*Job*. Convert the data from its beginning through the line containing "Answer: 19812", both ends included, into a two-column CSV with the header input,output, one row per item: its wording under input and its answer under output, each in a single quoted field with line breaks replaced by spaces. Leave the pictures out.

*Data section*.
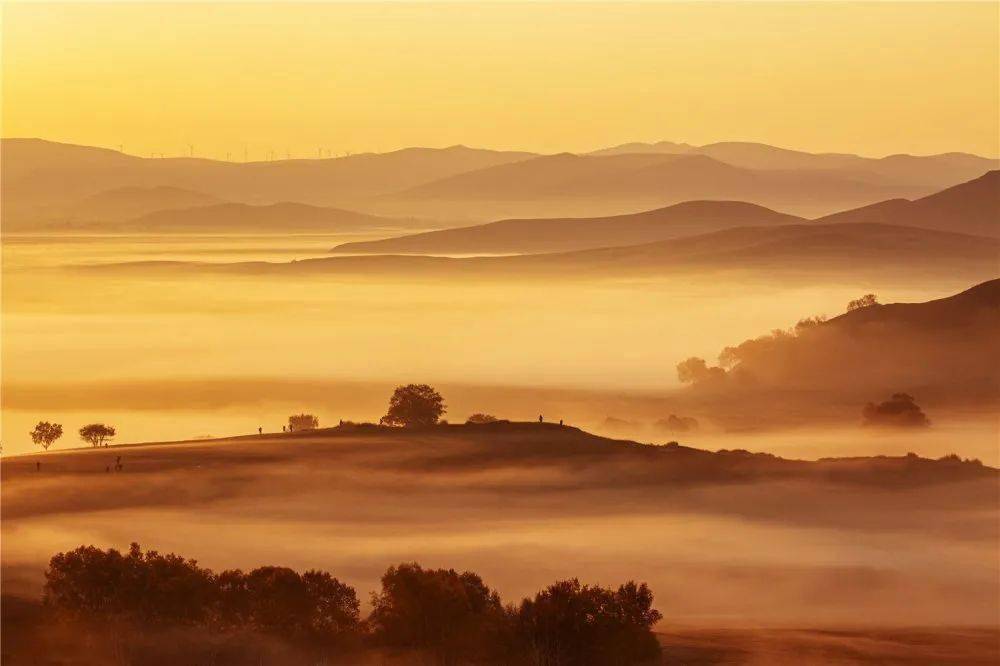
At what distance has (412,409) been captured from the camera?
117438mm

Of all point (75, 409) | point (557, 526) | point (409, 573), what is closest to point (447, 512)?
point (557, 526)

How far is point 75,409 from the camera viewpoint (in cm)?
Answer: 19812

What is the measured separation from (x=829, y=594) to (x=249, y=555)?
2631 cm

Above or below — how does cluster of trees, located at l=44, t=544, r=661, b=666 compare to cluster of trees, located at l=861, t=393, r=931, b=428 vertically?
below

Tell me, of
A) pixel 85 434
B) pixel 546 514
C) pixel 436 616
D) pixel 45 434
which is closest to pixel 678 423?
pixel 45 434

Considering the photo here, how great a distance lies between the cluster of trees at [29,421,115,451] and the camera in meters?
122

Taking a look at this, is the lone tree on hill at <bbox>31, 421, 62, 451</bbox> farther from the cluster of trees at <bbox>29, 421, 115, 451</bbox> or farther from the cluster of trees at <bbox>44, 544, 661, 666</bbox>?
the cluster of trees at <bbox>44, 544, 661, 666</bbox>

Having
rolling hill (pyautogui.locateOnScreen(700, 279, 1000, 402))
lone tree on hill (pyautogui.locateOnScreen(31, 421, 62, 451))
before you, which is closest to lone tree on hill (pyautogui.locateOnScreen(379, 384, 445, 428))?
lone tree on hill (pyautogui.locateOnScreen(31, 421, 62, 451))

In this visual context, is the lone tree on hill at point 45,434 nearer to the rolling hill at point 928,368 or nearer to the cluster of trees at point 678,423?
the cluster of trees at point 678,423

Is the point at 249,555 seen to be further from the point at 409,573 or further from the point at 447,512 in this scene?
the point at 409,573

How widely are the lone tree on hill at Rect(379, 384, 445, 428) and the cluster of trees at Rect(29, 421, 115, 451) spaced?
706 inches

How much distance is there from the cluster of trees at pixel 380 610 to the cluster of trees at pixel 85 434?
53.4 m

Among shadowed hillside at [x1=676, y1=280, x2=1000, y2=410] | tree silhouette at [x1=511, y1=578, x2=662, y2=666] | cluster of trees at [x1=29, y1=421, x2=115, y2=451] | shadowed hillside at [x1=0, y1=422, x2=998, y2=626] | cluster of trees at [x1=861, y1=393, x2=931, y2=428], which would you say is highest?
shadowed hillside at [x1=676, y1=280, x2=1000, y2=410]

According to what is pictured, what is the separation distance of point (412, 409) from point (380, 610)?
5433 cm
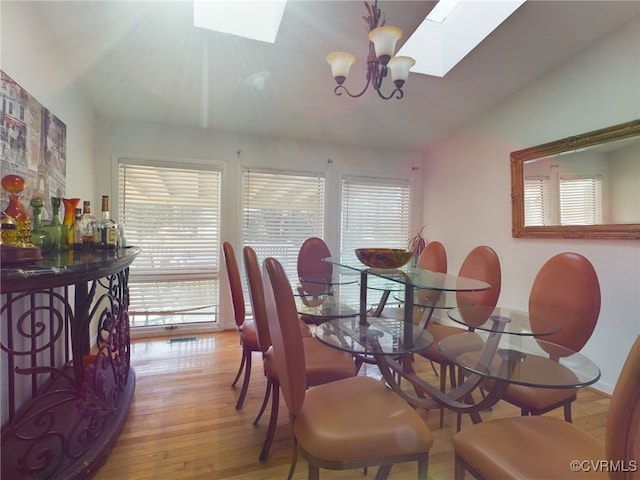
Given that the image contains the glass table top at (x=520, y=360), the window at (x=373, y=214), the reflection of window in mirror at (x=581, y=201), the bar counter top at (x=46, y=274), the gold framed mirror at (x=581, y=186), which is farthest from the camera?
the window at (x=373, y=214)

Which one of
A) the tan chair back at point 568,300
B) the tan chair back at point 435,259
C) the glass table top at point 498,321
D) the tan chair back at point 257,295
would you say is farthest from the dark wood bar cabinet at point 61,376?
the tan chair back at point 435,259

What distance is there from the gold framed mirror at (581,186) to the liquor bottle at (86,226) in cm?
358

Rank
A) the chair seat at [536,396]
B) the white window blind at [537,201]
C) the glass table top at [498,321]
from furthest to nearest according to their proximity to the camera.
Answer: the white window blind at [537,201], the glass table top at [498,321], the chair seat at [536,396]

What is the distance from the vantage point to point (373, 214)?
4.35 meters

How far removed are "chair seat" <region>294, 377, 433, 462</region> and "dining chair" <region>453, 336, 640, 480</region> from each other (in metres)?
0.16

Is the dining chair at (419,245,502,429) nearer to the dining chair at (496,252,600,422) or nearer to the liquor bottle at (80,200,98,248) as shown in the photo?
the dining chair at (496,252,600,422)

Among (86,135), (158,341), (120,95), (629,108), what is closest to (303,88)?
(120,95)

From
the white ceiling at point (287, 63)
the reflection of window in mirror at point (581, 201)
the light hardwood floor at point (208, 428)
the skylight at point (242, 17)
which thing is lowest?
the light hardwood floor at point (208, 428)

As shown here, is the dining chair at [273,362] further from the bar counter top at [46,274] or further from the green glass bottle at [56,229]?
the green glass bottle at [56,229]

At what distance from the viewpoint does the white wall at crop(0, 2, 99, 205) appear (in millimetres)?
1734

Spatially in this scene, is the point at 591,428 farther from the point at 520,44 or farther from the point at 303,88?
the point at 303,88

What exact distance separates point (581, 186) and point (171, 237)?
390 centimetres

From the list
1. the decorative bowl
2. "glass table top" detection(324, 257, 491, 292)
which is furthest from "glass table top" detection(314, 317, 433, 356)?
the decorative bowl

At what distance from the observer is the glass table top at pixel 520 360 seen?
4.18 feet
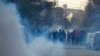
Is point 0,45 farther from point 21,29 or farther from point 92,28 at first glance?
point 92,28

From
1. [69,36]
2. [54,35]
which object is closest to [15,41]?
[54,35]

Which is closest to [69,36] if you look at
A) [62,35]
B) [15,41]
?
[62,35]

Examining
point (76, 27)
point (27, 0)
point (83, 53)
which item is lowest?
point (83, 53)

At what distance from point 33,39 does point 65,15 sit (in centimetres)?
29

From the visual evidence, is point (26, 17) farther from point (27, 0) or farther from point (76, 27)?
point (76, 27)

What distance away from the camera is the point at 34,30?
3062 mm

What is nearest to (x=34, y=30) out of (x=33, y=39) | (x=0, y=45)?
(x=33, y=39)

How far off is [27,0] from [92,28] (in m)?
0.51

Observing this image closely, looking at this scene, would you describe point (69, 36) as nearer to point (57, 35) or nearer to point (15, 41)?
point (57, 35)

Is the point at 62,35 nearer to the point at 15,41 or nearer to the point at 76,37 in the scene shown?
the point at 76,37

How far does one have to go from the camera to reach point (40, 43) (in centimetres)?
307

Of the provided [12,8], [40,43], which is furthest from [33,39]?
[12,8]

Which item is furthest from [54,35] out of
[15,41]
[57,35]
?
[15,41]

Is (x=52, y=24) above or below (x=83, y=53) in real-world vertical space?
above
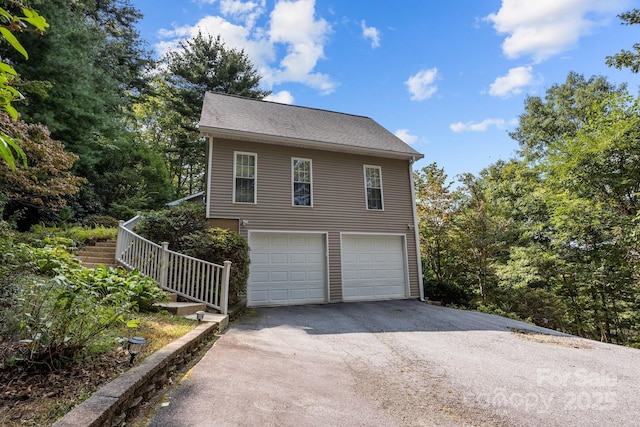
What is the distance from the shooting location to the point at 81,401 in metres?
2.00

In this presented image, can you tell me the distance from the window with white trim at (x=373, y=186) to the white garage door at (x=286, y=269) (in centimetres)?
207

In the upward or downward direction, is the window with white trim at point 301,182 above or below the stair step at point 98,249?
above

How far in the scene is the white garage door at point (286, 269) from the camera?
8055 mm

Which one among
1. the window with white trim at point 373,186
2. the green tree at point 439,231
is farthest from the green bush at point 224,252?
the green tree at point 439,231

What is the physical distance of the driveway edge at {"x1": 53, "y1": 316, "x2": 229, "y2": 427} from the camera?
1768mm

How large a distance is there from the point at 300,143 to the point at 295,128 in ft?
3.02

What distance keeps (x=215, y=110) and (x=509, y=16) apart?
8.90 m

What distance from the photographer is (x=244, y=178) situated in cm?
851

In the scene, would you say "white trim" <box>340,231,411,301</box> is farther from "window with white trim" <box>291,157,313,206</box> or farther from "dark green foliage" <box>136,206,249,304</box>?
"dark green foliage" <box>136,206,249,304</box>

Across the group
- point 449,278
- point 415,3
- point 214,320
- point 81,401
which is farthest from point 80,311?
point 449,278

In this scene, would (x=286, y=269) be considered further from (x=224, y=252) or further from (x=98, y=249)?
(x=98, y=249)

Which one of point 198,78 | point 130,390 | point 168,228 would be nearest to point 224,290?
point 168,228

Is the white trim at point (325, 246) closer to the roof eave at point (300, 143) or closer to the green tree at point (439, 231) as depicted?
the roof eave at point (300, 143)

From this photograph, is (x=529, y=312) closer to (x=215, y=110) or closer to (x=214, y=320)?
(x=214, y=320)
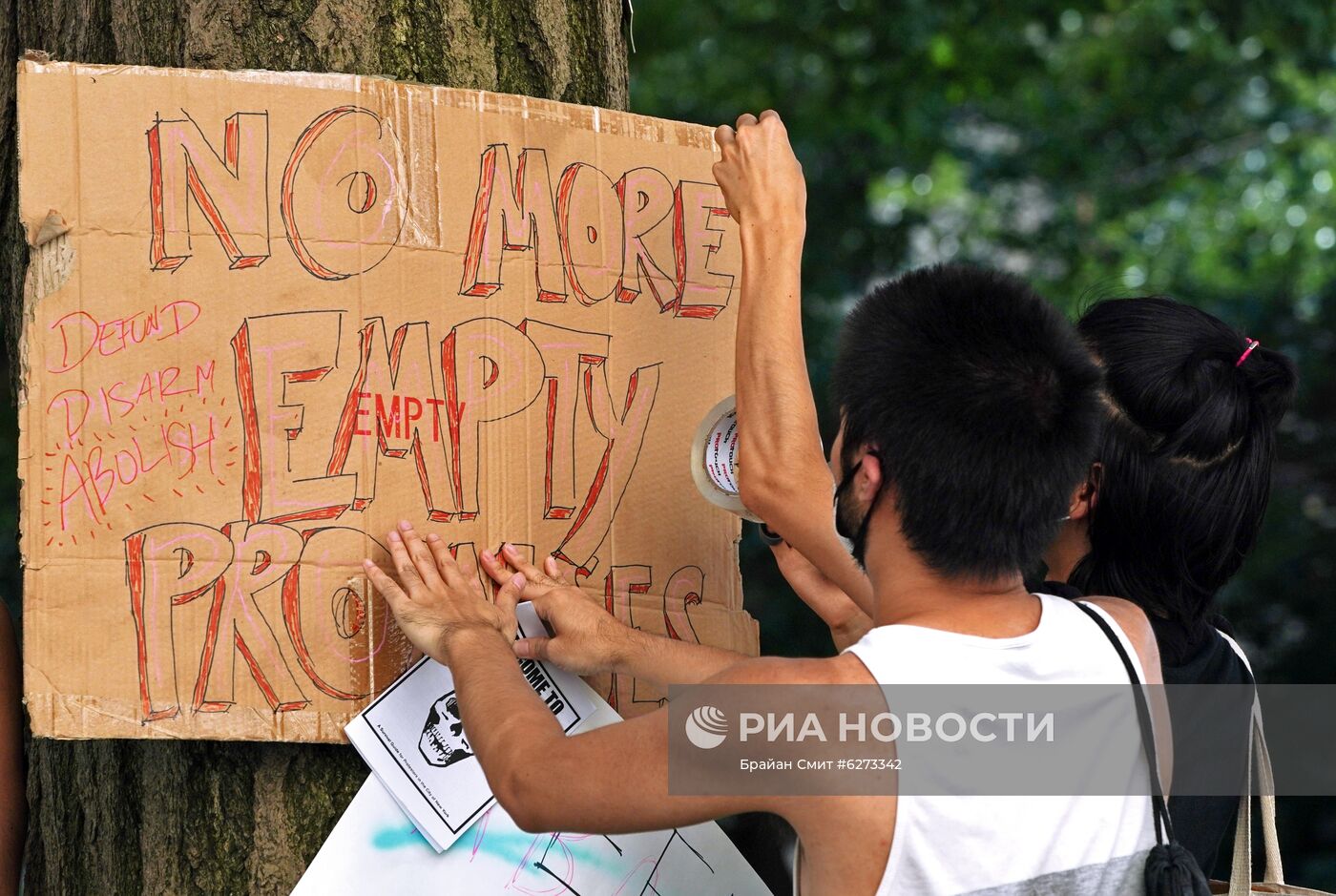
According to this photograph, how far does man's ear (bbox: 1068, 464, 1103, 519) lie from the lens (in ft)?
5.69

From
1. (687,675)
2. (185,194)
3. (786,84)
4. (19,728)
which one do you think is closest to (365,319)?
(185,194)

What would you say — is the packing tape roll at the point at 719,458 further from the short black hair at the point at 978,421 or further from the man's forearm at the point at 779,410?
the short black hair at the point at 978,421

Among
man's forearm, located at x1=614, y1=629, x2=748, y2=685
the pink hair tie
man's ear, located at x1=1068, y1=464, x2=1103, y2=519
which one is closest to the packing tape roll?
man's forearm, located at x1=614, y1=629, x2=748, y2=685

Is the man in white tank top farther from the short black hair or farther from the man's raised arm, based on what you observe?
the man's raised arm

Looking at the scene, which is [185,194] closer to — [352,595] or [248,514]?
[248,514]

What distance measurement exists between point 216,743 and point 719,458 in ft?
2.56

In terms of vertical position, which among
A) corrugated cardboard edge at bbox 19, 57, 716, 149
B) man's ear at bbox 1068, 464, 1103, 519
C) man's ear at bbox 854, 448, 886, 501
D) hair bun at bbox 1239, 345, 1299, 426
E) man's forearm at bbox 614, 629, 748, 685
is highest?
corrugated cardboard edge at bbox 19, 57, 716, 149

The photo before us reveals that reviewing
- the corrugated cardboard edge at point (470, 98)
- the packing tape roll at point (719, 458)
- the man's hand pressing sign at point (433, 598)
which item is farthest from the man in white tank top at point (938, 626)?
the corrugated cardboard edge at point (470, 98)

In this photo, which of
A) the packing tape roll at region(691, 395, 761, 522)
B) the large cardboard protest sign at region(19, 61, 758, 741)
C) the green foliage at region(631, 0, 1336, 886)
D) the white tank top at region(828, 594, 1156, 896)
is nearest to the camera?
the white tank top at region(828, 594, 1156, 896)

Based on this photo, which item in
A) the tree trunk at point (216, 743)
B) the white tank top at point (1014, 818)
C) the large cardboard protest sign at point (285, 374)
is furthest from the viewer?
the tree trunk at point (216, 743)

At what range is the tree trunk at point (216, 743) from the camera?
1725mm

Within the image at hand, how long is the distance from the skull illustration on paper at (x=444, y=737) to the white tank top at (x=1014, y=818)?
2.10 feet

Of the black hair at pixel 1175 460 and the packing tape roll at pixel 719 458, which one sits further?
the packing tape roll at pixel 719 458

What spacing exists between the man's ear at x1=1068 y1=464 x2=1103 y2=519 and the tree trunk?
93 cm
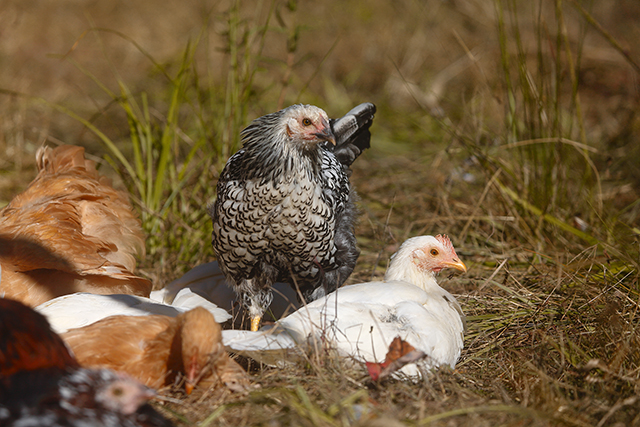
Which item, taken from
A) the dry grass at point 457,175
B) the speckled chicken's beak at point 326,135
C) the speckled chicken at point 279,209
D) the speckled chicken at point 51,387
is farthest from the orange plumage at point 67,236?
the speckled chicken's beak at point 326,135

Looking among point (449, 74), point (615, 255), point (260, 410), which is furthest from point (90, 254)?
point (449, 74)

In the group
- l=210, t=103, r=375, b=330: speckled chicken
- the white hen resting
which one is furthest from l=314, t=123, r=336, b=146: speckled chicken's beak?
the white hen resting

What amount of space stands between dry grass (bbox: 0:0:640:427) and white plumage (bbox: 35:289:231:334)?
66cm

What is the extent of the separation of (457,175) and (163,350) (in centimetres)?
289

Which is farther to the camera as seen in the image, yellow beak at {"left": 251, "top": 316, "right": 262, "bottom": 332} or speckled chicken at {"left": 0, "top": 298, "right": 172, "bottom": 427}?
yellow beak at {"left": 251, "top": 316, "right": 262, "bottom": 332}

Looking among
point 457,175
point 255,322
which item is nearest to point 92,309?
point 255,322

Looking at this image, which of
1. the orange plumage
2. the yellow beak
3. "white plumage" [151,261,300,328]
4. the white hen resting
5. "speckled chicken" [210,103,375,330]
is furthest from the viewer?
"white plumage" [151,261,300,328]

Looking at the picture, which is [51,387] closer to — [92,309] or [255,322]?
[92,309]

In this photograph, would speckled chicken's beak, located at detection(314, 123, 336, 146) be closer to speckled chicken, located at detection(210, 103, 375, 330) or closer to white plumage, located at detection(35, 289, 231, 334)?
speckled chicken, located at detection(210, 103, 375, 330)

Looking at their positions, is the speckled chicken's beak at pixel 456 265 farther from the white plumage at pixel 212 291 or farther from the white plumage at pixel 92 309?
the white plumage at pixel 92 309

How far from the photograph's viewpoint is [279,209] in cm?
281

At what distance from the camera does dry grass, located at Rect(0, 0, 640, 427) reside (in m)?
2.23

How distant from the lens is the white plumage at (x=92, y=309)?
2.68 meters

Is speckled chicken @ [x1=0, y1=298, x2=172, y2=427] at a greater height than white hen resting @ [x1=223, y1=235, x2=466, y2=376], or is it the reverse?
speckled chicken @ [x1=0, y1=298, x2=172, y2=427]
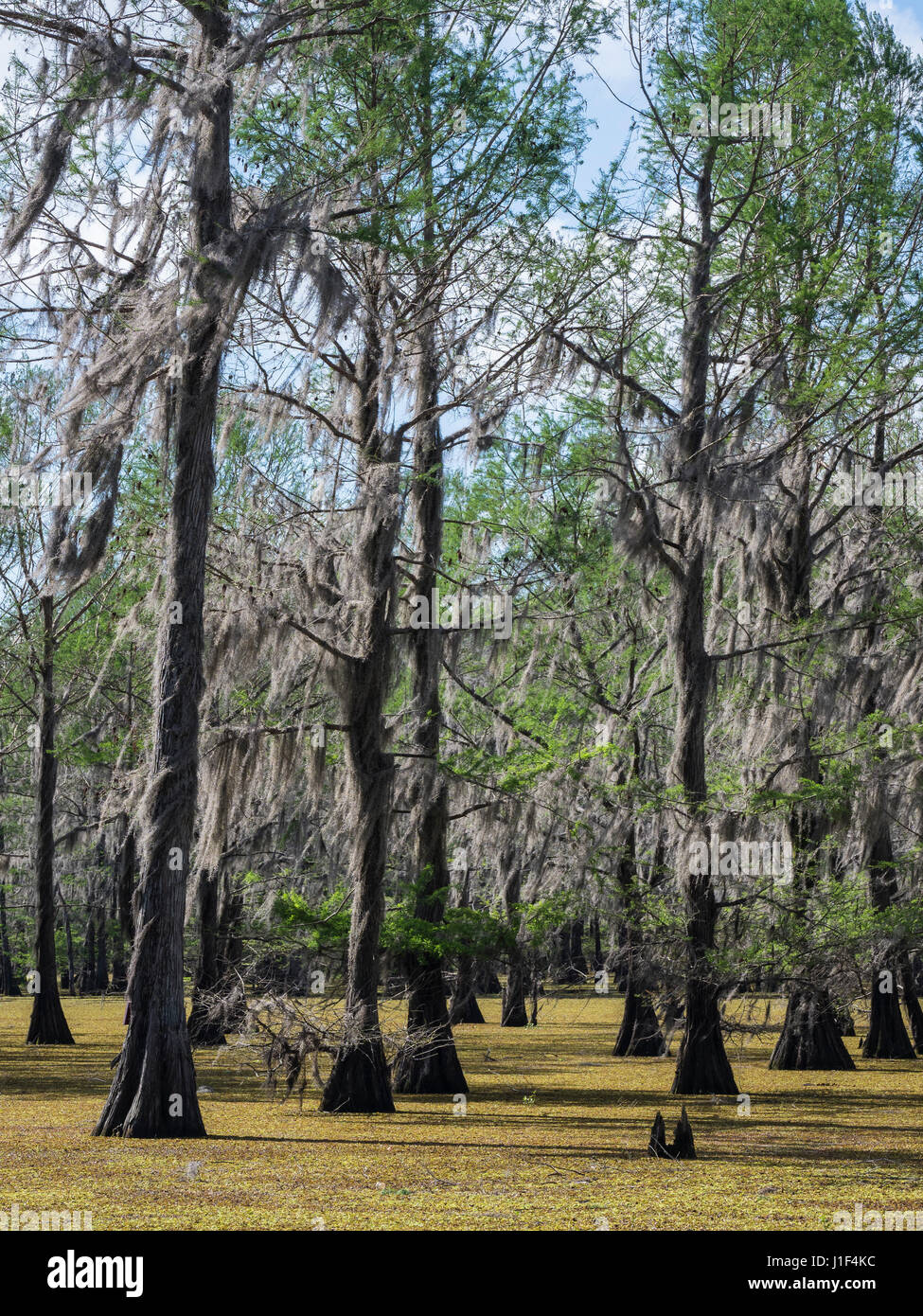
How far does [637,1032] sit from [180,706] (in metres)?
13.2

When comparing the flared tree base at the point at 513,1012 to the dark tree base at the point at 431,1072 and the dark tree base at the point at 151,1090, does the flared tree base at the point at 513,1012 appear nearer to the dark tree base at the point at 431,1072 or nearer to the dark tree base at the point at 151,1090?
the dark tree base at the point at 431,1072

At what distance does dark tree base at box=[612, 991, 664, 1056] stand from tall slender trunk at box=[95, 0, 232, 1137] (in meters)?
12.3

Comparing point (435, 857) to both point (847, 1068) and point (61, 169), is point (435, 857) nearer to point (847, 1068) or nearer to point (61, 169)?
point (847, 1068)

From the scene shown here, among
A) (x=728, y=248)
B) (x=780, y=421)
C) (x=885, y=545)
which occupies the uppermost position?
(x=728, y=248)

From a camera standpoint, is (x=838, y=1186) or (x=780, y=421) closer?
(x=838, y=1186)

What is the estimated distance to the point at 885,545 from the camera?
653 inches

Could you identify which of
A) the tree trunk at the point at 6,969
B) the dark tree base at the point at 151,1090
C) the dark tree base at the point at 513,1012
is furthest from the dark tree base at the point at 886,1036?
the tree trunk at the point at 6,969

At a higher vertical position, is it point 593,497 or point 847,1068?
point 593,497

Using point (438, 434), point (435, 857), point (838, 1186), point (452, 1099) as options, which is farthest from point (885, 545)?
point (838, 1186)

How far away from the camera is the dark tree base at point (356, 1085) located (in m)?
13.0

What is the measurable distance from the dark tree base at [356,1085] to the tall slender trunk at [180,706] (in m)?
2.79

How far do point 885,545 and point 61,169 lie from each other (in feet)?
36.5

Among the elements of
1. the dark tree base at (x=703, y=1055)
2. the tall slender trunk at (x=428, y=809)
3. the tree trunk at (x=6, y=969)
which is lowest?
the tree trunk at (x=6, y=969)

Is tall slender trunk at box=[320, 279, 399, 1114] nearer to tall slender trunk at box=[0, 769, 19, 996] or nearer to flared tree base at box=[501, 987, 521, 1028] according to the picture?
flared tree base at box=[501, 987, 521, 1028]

*The solution*.
input,output
"At what distance has (412,409) been captured from the camera?","117438mm"
"Of all point (75, 409) | point (557, 526) | point (409, 573), what is closest to point (447, 512)?","point (557, 526)"
"How far is point 75,409 from the camera viewpoint (in cm)?","Answer: 19812"